In this case it is probably not directly the Pentagon’s fault; the real meat about the F-35 is undoubtedly held on computers with no access to the outside world at both the Pentagon and the three contractors sharing the work. No, the problem is almost certainly the fault of the contractors misusing communications channels with the Pentagon.

As IT experts and security specialists know full well the onus for security must rely on the systems themselves. You can teach users good practices and how to behave with the data that they have, but you cannot make them behave well all the time. From the idiot who autopilots his e-mail to the point that he unconsciously broadcasts a complaint about his boss to the whole company, to all the idiots who leave their laptops on trains, buses, and airplanes: there is a physical barrier that has to be crossed in order to protect your data.

Sun Microsystems, who it was recently announced will be put out of its misery by being acquired by Oracle, used to have a very simple policy about outside access from their offices. If any employee, at any level, was seen to have an outside connection to their computer – with a modem connected, for example – they would be terminated on the spot. That was one of the few cases, it seems, where the 25-year old company’s management understood the dangers of the outside big world.

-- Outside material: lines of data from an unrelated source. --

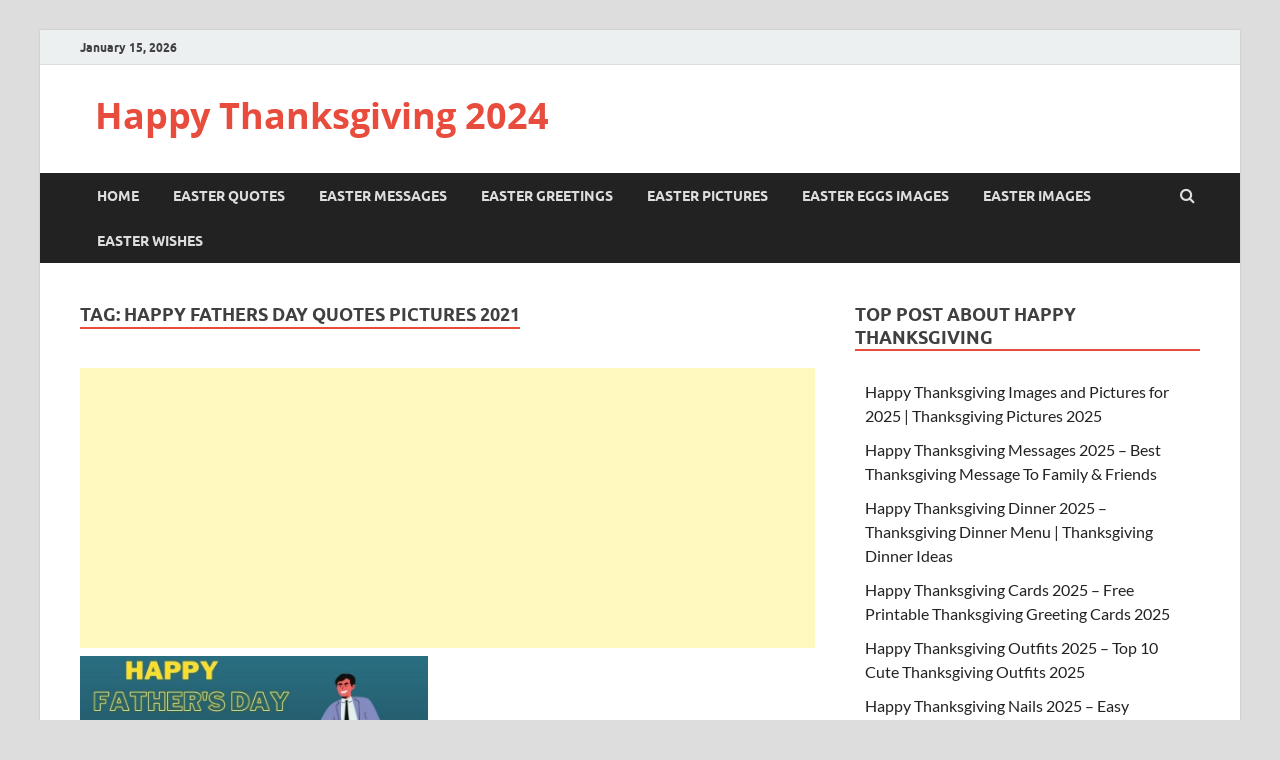

--- FILE ---
content_type: text/html; charset=utf-8
request_url: https://www.google.com/recaptcha/api2/aframe
body_size: 266
content:
<!DOCTYPE HTML><html><head><meta http-equiv="content-type" content="text/html; charset=UTF-8"></head><body><script nonce="tZIao0n4_7gM5Q71lACqgQ">/** Anti-fraud and anti-abuse applications only. See google.com/recaptcha */ try{var clients={'sodar':'https://pagead2.googlesyndication.com/pagead/sodar?'};window.addEventListener("message",function(a){try{if(a.source===window.parent){var b=JSON.parse(a.data);var c=clients[b['id']];if(c){var d=document.createElement('img');d.src=c+b['params']+'&rc='+(localStorage.getItem("rc::a")?sessionStorage.getItem("rc::b"):"");window.document.body.appendChild(d);sessionStorage.setItem("rc::e",parseInt(sessionStorage.getItem("rc::e")||0)+1);localStorage.setItem("rc::h",'1768927230348');}}}catch(b){}});window.parent.postMessage("_grecaptcha_ready", "*");}catch(b){}</script></body></html>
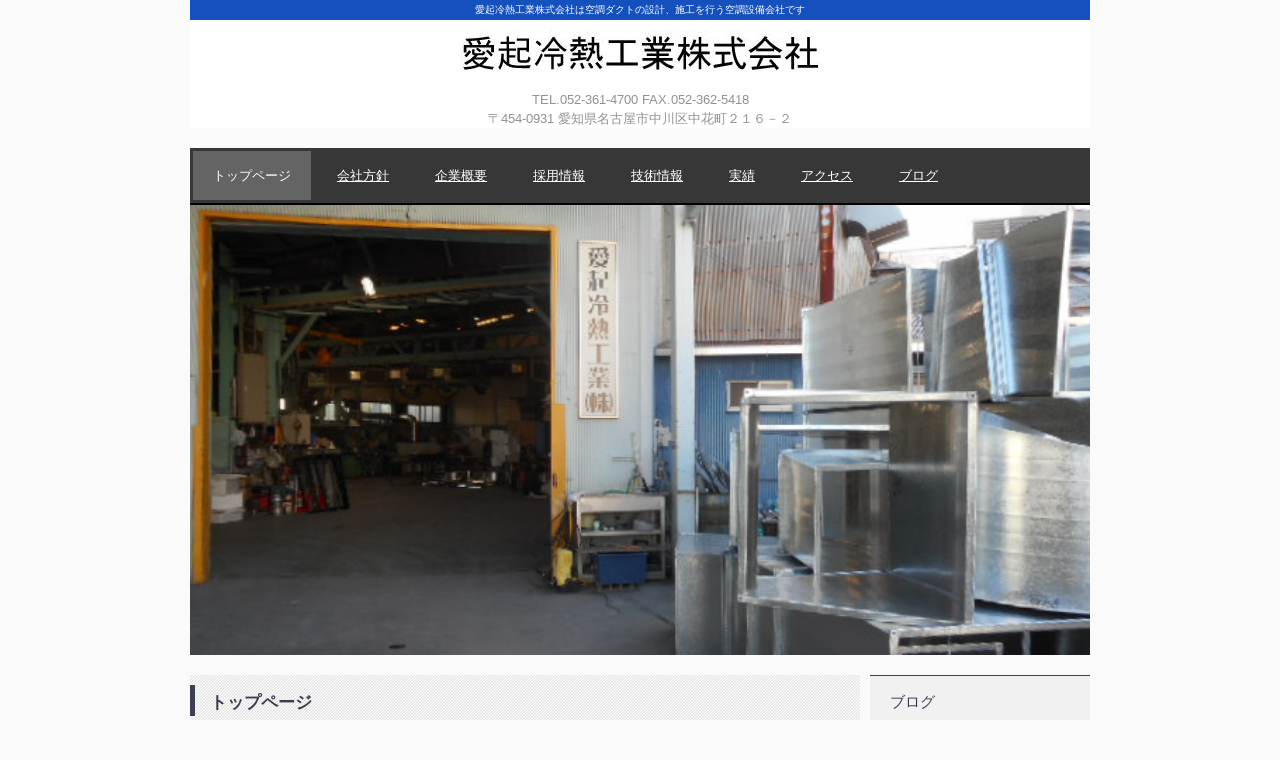

--- FILE ---
content_type: text/html
request_url: http://aikireinetsu.co.jp/index.html
body_size: 2288
content:
<!DOCTYPE html>
<html lang="ja">
<head>
<meta charset="UTF-8">
<meta name="viewport" content="width=device-width, initial-scale=1">
<meta name="keywords" content="愛起冷熱工業,愛起,ダクト,空調設備,空調ダクト,愛起冷熱工業株式会社,名古屋市中川区中花町,厨房排気,排煙ダクト">
<meta name="description" content="愛起冷熱工業株式会社は空調設備ダクトの設計、施工を行う会社です。">
<meta name="robots" content="index,follow">
<title> | 愛起冷熱工業株式会社は空調ダクトの設計、施工を行う空調設備会社です</title><!--[if lt IE 9]>
<script src="html5.js" type="text/javascript"></script>
<![endif]-->
<script type="text/javascript" src="img/jquery.min.js"></script>
<link rel="stylesheet" type="text/css" href="img/camera.css">
<script type="text/javascript" src="img/jquery.mobile.customized.min.js"></script> <script type="text/javascript" src="img/camera.min.js"></script> <script type="text/javascript" src="img/jquery.easing.1.3.js"></script> <script><!--
jQuery(function(){jQuery( '#hpb-slideshow-sp-photo-motion-1' ).camera({ fx: 'random', loader: 'none', pagination: false, thumbnails: false, hover: true, navigation: true, playPause: true, time: 3000, height: '50%', portrait: false, minHeight: '0px' });});
--></script>
<link rel="stylesheet" type="text/css" href="style.css"></head>
<body class="basic2 home" id="hpb-sp-20-0001-02">
<div id="page" class="site">
<header id="masthead" class="site-header sp-part-top sp-header2" role="banner">
<div id="masthead-inner" class="sp-part-top sp-header-inner">
<div id="sp-site-branding2-1" class="sp-part-top sp-site-branding2">
<h1 class="site-title sp-part-top sp-site-title" id=""><a href="index.html"></a></h1>
<h2 class="site-description sp-part-top sp-catchphrase" id="">愛起冷熱工業株式会社は空調ダクトの設計、施工を行う空調設備会社です</h2>
<div class="extra sp-part-top sp-site-branding-extra" id="sp-site-branding-extra-1">
<p class="paragraph">TEL.052-361-4700 FAX.052-362-5418</p>
<p class="paragraph">〒454-0931 愛知県名古屋市中川区中花町２１６－２</p></div></div></div></header>
<div id="main" class="site-main sp-part-top sp-main">
<div id="contenthead" class="sp-part-top sp-content-header">
<nav id="sp-site-navigation-1" class="navigation-main button-menu sp-part-top sp-site-navigation horizontal" role="navigation">
<h1 class="menu-toggle">メニュー</h1>
<div class="screen-reader-text skip-link"><a title="コンテンツへスキップ" href="#content">コンテンツへスキップ</a></div>
<ul id="menu-mainnav">
  <li class="menu-item current_page_item"><a href="index.html">トップページ</a>
  <li class="menu-item"><a href="concept.html">会社方針</a>
  <li class="menu-item"><a href="company.html">企業概要</a>
  <li class="menu-item"><a href="recruit.html">採用情報</a>
  <li class="menu-item"><a href="facilities.html">技術情報</a>
  <li class="menu-item"><a href="results.html">実績</a>
  <li class="menu-item"><a href="access.html">アクセス</a>
  <li class="menu-item"><a href="blog.html">ブログ</a></ul></nav>
<div id="sp-photo-motion-1" class="sp-part-top sp-photo-motion">
<div id="hpb-slideshow-sp-photo-motion-1" data-height-ratio="50" data-bgsize-contain="false">
<div data-src="img/DSCN0147.JPG"></div>
<div data-src="img/DSCN0149.JPG"></div>
<div data-src="img/DSCN0146.JPG"></div></div></div></div>
<div id="main-inner">
<div id="primary" class="content-area">
<div id="content" class="site-content sp-part-top sp-content page-toppage" role="main">
<header id="sp-page-title-1" class="entry-header sp-part-top sp-page-title">
<h1 class="entry-title">トップページ</h1></header>
<article>
<div id="page-content" class="sp-part-top sp-block-container">
<p class="large paragraph">愛起冷熱工業株式会社は空調ダクトの設計、施工を行う会社です。</p>
<h3 class="paragraph">トピックス</h3>
<ul id="sp-list-1" class="sp-part-top sp-list">
  <li>ダクトを通じて安全、安心、快適な環境をお客様に提供致しております。
  <li> </ul></div></article>
<div id="sp-wp-post-list-1" class="hpb-viewtype-date hpb-posttype-news sp-part-top sp-wp-post-list">
<h3><a href="posts/news_archive.html">ニュース</a></h3>
<dl>
  <dt>2019年01月09日
  <dd><a href="posts/news1.html">サイトをオープンしました。</a>
  <dt>2019年04月23日
  <dd><a href="posts/news2.html">多目的形鋼加工機を導入しました</a></dl></div></div></div></div>
<div id="sidebar2" class="sp-part-top sp-sidebar">
<div id="sp-wp-post-list-2" class="hpb-viewtype-title hpb-posttype-post sp-part-top sp-wp-post-list">
<h3><a href="posts/post_archive.html">ブログ</a></h3>
<ul>
  <li><a href="posts/blog1.html">ブログ始めました</a>
  <li><a href="posts/post.html">フルハーネス特別講習</a>
  <li><a href="posts/post1.html">新入社員の親睦会</a></ul></div></div></div>
<footer id="colophon" class="site-footer sp-part-top sp-footer2" role="contentinfo">
<div id="colophon-inner" class="sp-part-top sp-footer-inner">
<nav id="sp-site-navigation-2" class="navigation-main sp-part-top sp-site-navigation minimal" role="navigation">
<h1 class="menu-toggle">メニュー</h1>
<div class="screen-reader-text skip-link"><a title="コンテンツへスキップ" href="#content">コンテンツへスキップ</a></div>
<ul id="menu-mainnav">
  <li class="menu-item"><a href="recruit.html">採用情報</a>
  <li class="menu-item"><a href="contact.html">お問い合わせ</a>
  <li class="menu-item"><a href="privacy.html">プライバシーポリシー</a></ul></nav>
<div id="sp-block-container-1" class="sp-part-top sp-block-container">
<p class="copyright paragraph">Copyright &copy; 愛起冷熱工業株式会社, All rights reserved.</p></div></div></footer></div><script type="text/javascript" src="navigation.js"></script></body></html>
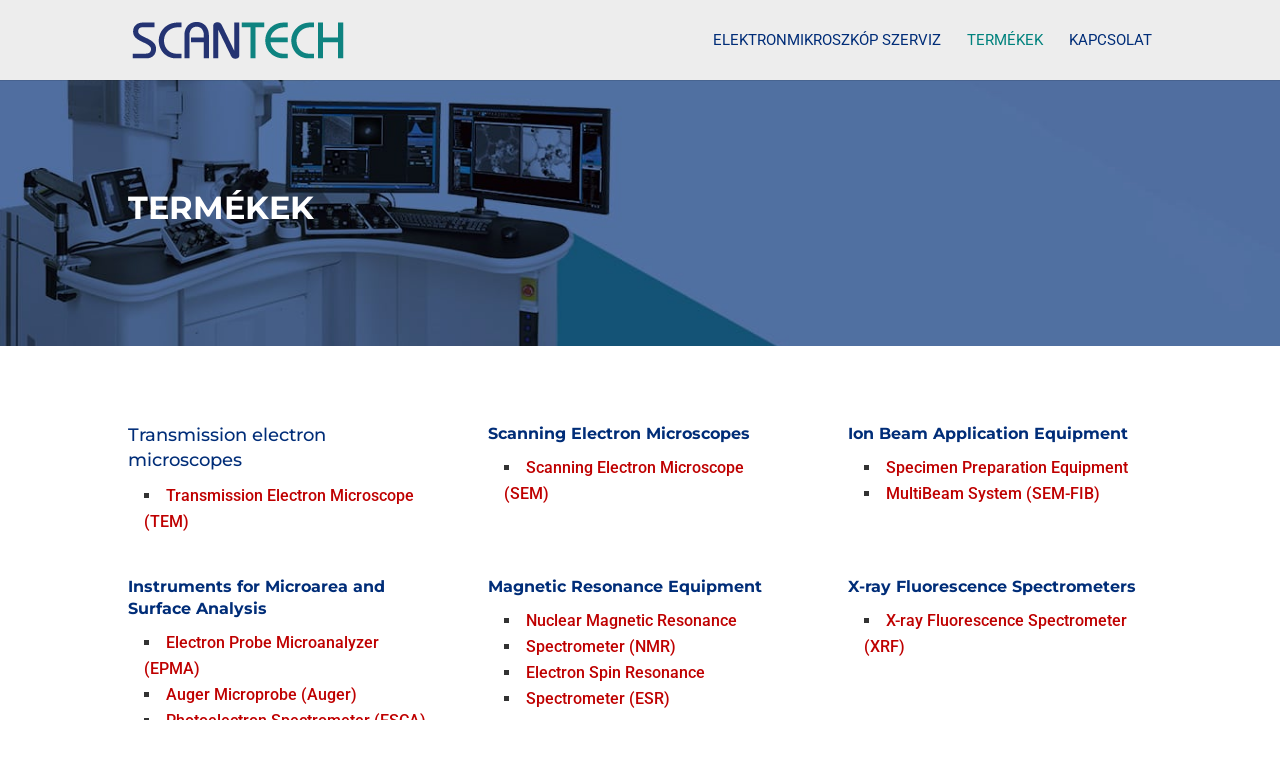

--- FILE ---
content_type: text/css
request_url: https://scantech.hu/wp-content/themes/Divi-child/style.css?ver=4.27.5
body_size: 105
content:
/*---------------------------------------------------------------------------------
 Theme Name:   Divi-Child
 Theme URI:    
 Description:  
 Author:       ProWebCentrum
 Author URI:   https://prowebcentrum.com
 Template:     Divi
 Version:      1.0.0
 License:      GNU General Public License v2 or later
 License URI:  http://www.gnu.org/licenses/gpl-2.0.html
------------------------------ ADDITIONAL CSS HERE ------------------------------*/

.aiowps-site-lockout-msg {
    color: #FFE20A;
    font-size: 15px;
    font-weight: bold;
    text-align: center;
}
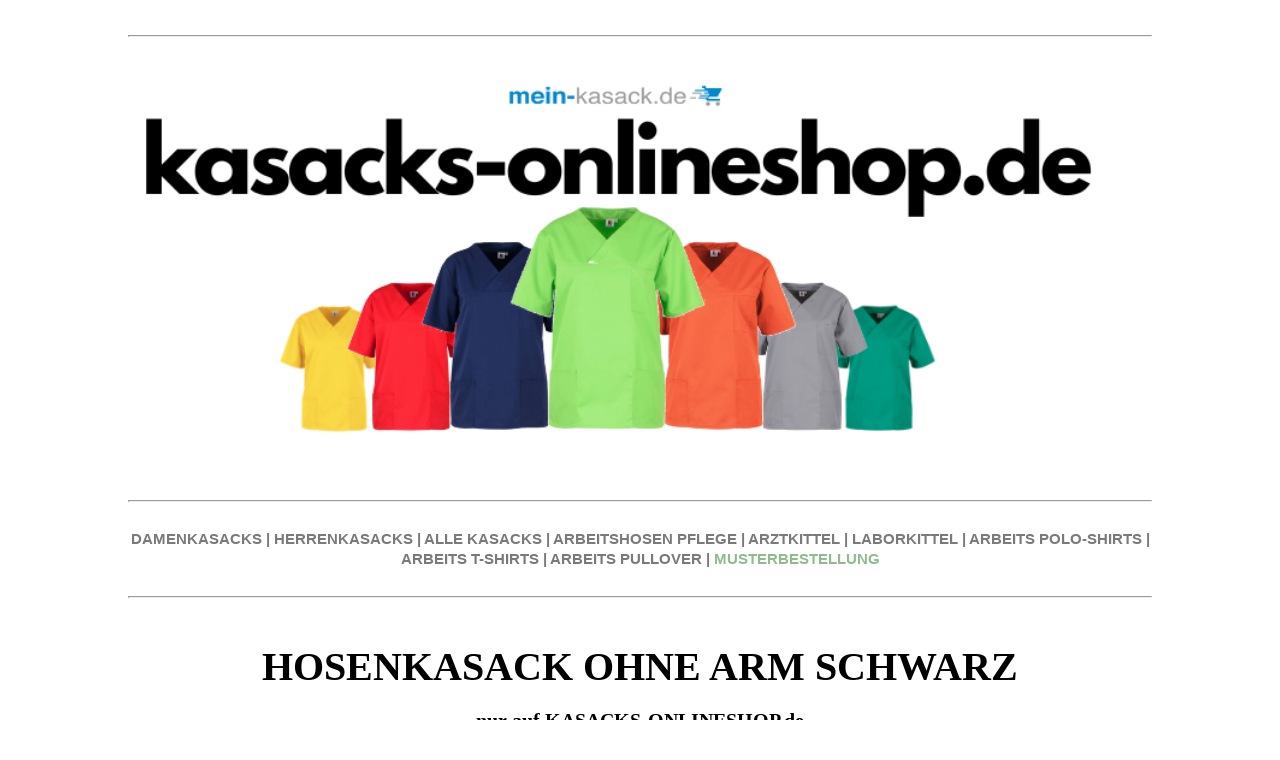

--- FILE ---
content_type: text/css
request_url: https://www.kasacks-onlineshop.de/_css/template_01.css
body_size: 962
content:
body{font-family:'verdana',sans-serif;font-size:14px;line-height:20px;color:#656565;background:url(../_img/bg-01.gif) 0 0 repeat;}h1,h2,h3,h4,h5,h6{font-weight:normal;}h1{font-size:34px;line-height:38px;color:#028bc0;}h2{font-size:24px;line-height:28px;}h3{font-size:24px;line-height:28px;color:#cc0000;}h3 a{font-size:24px;line-height:28px;font-weight:bold;color:#cc0000;text-decoration:underline;}h4{font-size:20px;line-height:24px;color:#ff0000;}a{color:#028bc0;text-decoration:none;}a:hover{text-decoration:underline;}ul{display:inline-block;}ul li{text-align:left;}@media screen and (max-width:650px){.angebote img{width:100%;}}.page-wrap{box-sizing:border-box;width:1024px;margin:auto;}@media screen and (max-width:1024px){.page-wrap{width:100%;padding:0 20px;}}#nav{padding:0 0 15px 0;}#headeer-banner img{width:100%;border-bottom:solid thin #cccccc;}.section-01{clear:both;padding:25px 0 30px 0;text-align:center;border-bottom:solid thin #cccccc;}.text-left{text-align:left;}.text-img-01{float:left;margin:-10px 12px -1px 0;}.clear{clear:both;}.produkt-gal{}.produkt-gal>.produkt-gal-item{box-sizing:border-box;float:left;width:33%;margin:0 0 20px 0;}.produkt-gal>.produkt-gal-item:nth-child(3n+1){text-align:center;}.produkt-gal>.produkt-gal-item:nth-child(3n+2){text-align:center;}.produkt-gal>.produkt-gal-item:nth-child(3n+3){text-align:center;}.produkt-gal>.produkt-gal-item .produkt-gal-item-title,.produkt-gal>.produkt-gal-item .produkt-gal-item-title a{font-size:14pt;color:#028bc0;text-decoration:none;}.produkt-gal>.produkt-gal-item .produkt-gal-item-img{}.produkt-gal>.produkt-gal-item .produkt-gal-item-img img{width:250px;border:1px solid #000000;}@media screen and (max-width:750px){.produkt-gal>.produkt-gal-item{box-sizing:border-box;float:left;width:50%;margin:0 0 20px 0;}.produkt-gal>.produkt-gal-item .produkt-gal-item-title{height:50px;padding:0 10px;}.produkt-gal>.produkt-gal-item .produkt-gal-item-img img{width:95%;}}.TagCloud-Marken{text-align:left;margin:0 -10px 0 0;}.TagCloud-Marken a{box-sizing:border-box;display:inline-block;width:31.73%;margin:0 10px 10px 0;padding:20px 14px;text-align:left;vertical-align:top;font-size:22pt;color:#028bc0;text-decoration:underline;line-height:22pt;}.TagCloud-Marken a:nth-child(4n+1){background:rgba(150,150,150,0.60);}.TagCloud-Marken a:nth-child(4n+2){background:rgba(150,150,150,0.25);}.TagCloud-Marken a:nth-child(4n+3){background:rgba(150,150,150,0.45);}.TagCloud-Marken a:nth-child(4n+4){background:rgba(150,150,150,0.15);}.TagCloud-Marken a:hover{background:rgba(0,0,0,0.05);}@media screen and (max-width:750px){.TagCloud-Marken{text-align:center;}.TagCloud-Marken a{box-sizing:border-box;display:inline-block;float:left;width:46%;min-height:102px;margin:0 10px 10px 0;padding:20px 0px 20px 10px;text-align:left;vertical-align:top;font-size:20pt;color:#028bc0;text-decoration:underline;line-height:22pt;}}.TagCloud-Kategorieuebersicht{text-align:left;margin:0 -10px 0 0;}.TagCloud-Kategorieuebersicht a{box-sizing:border-box;display:inline-block;width:31.73%;margin:0 10px 10px 0;padding:20px 14px;text-align:left;vertical-align:top;font-size:22pt;color:#028bc0;text-decoration:underline;line-height:22pt;}.TagCloud-Kategorieuebersicht a:nth-child(4n+1){background:rgba(150,150,150,0.60);}.TagCloud-Kategorieuebersicht a:nth-child(4n+2){background:rgba(150,150,150,0.25);}.TagCloud-Kategorieuebersicht a:nth-child(4n+3){background:rgba(150,150,150,0.45);}.TagCloud-Kategorieuebersicht a:nth-child(4n+4){background:rgba(150,150,150,0.15);}.TagCloud-Kategorieuebersicht a:hover{background:rgba(0,0,0,0.05);}@media screen and (max-width:1024px){.TagCloud-Kategorieuebersicht{text-align:center;}.TagCloud-Kategorieuebersicht a{box-sizing:border-box;display:inline-block;_float:left;width:46%;_min-height:102px;margin:0 10px 10px 0;padding:20px 0px 20px 10px;text-align:center;vertical-align:top;font-size:20pt;color:#028bc0;text-decoration:underline;line-height:22pt;}}@media screen and (max-width:750px){.TagCloud-Kategorieuebersicht{text-align:center;}.TagCloud-Kategorieuebersicht a{box-sizing:border-box;display:inline-block;float:left;width:100%;_min-height:102px;margin:0 10px 10px 0;padding:20px 0px 20px 10px;text-align:center;vertical-align:top;font-size:20pt;color:#028bc0;text-decoration:underline;line-height:22pt;}}.Produkt{}.Produkt .img{max-width:300px;max-height:300px;}.Produkt .button-01{box-sizing:border-box;display:inline-block;width:31.73%;margin:0 10px 10px 0;padding:20px 14px;text-align:center;vertical-align:top;font-size:22pt;color:#028bc0;text-decoration:underline;line-height:22pt;background:rgba(150,150,150,0.30);box-shadow:0px 0px 10px rgba(0,0,0,0.75);}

Until a lot more organizations wake up you won’t find me using on-line banking, for example, and paying your bills with debit cards has got to be one of the only times in the financial world where you are presumed guilty of all debits, with no recourse to common sense. And are we always told, do you think, when a large merchant has had our names and credit card data hacked from their system? No, that wouldn’t be good for business…
Comments
El Migre
Posted on Apr 28, 2009 at 0:39
With about 400,000 H1B's running amok in the USA, I suspect the Commerce Dept could fund itself from all the potential fines of those companies that may be "exporting" technology to China via the H1B's working on advanced technologies in the USA without an export license. Validate there are no illegal exports and that there is no outsourcing of strategic US technology and then I'll worry about IT. All it takes is a fraction of a percent of hundreds of thousands of workers to leak enough to completely erode our investment, innovation, and technology prowess.